— start —
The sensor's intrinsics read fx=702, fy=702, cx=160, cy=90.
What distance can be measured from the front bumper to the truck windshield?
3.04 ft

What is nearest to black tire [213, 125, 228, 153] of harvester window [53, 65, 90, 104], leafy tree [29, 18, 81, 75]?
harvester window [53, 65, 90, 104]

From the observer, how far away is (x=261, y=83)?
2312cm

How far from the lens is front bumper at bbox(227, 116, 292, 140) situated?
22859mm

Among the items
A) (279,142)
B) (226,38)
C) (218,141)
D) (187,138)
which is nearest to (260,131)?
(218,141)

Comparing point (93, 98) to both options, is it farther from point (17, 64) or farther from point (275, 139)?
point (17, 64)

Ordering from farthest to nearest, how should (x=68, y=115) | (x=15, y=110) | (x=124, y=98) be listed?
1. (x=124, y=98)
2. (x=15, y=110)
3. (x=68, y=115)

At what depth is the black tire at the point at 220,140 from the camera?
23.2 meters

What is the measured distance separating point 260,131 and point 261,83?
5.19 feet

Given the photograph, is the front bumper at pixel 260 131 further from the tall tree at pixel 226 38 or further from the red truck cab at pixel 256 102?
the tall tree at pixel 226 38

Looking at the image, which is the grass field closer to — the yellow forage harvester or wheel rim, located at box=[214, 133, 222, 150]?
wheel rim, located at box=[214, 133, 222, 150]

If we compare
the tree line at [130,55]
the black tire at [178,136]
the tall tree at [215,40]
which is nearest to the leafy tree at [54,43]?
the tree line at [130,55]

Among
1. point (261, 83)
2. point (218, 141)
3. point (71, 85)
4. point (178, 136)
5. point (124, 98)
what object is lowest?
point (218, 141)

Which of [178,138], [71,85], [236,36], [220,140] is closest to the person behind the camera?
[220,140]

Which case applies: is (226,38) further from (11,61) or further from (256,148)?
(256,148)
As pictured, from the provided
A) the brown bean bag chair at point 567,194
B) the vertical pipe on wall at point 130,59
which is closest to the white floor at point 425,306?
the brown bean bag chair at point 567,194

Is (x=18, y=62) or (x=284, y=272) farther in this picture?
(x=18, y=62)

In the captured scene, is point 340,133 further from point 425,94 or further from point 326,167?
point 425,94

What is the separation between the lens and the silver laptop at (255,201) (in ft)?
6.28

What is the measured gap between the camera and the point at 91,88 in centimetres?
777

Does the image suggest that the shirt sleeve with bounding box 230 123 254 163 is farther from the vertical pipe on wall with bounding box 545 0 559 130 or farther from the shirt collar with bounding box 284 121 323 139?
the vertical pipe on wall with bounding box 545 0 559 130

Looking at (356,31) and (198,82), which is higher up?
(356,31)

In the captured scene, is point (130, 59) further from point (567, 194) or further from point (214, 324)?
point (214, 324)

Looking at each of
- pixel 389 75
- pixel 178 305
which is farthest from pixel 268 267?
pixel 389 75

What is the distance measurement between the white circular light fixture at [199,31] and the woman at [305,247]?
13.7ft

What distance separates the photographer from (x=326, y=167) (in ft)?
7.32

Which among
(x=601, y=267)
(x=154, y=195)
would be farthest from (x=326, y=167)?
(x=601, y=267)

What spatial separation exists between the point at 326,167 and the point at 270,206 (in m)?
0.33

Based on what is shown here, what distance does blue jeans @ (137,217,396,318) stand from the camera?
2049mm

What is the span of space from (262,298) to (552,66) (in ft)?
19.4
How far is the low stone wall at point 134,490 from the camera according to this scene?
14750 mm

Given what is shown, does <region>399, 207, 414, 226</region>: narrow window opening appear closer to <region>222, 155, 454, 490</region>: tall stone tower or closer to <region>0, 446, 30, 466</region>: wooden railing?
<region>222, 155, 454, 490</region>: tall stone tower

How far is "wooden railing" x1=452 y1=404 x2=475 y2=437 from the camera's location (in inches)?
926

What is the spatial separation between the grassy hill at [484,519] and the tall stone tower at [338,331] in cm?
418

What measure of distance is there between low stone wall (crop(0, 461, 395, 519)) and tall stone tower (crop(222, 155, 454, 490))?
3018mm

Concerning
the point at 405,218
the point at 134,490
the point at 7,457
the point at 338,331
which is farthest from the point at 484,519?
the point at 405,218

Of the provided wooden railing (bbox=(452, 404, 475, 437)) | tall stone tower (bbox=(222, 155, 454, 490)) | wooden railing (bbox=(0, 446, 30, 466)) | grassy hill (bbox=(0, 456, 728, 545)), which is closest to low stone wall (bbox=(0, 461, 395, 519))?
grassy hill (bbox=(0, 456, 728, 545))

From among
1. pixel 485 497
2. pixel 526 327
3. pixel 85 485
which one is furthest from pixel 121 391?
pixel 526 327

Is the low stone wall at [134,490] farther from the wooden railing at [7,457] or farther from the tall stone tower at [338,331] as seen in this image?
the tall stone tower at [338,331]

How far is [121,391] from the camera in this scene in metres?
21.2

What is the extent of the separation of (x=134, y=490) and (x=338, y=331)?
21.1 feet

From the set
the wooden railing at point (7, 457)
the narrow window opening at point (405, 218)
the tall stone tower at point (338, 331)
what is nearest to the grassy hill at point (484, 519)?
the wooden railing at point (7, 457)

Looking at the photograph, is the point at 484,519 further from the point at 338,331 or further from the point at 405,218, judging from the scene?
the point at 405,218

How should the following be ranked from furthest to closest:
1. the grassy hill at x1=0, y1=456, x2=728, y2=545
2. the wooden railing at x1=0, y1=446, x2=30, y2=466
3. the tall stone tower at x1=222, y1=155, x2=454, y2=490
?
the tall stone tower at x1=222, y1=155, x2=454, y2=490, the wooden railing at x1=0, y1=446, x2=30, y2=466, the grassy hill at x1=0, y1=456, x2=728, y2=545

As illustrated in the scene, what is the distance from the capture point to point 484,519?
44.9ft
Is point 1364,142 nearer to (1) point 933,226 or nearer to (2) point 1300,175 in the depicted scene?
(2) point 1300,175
— end —
Which lines in the material above contain the string "pixel"? List each of those lines in full, treating uppercase and lowercase as different.

Given the photograph, is the front bumper at pixel 260 131 further from the tall tree at pixel 226 38 or further from the red truck cab at pixel 256 102?
the tall tree at pixel 226 38
- pixel 389 75
- pixel 178 305
which is farthest from pixel 268 267?
pixel 389 75
1. pixel 485 497
2. pixel 526 327
3. pixel 85 485
which one is furthest from pixel 121 391?
pixel 526 327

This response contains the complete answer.